## [WHAT IS ASKED]
The line containing "As visible in" marks the start; return it and every line after it in the listing below, exactly, through the last.

[Begin]

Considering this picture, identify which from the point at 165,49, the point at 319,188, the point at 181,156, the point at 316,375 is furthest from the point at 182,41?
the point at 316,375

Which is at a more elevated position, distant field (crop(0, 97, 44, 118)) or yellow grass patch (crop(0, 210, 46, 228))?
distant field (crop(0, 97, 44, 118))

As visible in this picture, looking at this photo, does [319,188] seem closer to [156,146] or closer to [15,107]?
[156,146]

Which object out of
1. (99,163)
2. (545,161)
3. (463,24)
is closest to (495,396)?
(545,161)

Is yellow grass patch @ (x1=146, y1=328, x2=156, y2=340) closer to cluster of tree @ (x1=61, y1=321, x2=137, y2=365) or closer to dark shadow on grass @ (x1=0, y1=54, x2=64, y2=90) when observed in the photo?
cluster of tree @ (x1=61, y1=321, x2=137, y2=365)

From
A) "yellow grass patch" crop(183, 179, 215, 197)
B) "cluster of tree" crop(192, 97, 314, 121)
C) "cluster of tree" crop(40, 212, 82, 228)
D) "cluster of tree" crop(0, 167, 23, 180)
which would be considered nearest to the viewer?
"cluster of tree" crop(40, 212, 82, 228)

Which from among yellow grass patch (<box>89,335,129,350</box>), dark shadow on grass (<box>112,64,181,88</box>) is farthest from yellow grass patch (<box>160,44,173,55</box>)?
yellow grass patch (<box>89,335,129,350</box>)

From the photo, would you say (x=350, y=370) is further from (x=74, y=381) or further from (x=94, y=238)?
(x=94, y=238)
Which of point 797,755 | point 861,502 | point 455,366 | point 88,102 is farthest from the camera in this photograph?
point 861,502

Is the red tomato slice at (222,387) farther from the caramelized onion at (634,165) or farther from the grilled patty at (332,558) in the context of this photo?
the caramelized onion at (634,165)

[End]

## [FULL RESPONSE]
As visible in this picture, looking at this photo, does [319,188] seem closer to [156,146] or closer to [15,107]?
[156,146]

Which object out of
1. (99,163)
2. (545,161)
3. (463,24)
is closest to (495,396)?
(545,161)

Is yellow grass patch @ (x1=146, y1=328, x2=156, y2=340) closer to cluster of tree @ (x1=61, y1=321, x2=137, y2=365) or closer to dark shadow on grass @ (x1=0, y1=54, x2=64, y2=90) when observed in the photo?
cluster of tree @ (x1=61, y1=321, x2=137, y2=365)

From
A) "yellow grass patch" crop(183, 179, 215, 197)
B) "cluster of tree" crop(192, 97, 314, 121)
C) "cluster of tree" crop(40, 212, 82, 228)
D) "cluster of tree" crop(0, 167, 23, 180)
which would be considered nearest to the viewer?
"cluster of tree" crop(40, 212, 82, 228)

Which from among yellow grass patch (<box>89,335,129,350</box>), dark shadow on grass (<box>112,64,181,88</box>) is farthest from yellow grass patch (<box>160,44,173,55</box>)?
yellow grass patch (<box>89,335,129,350</box>)

From the photo, would you say (x=350, y=370) is further from (x=74, y=381) or further from (x=94, y=238)?
(x=94, y=238)
Which of point 797,755 | point 861,502 | point 455,366 | point 88,102 is farthest from the camera in this photograph?
point 861,502

Is the red tomato slice at (222,387) farther from the caramelized onion at (634,165) or farther from the grilled patty at (332,558) in the context of this photo?
the caramelized onion at (634,165)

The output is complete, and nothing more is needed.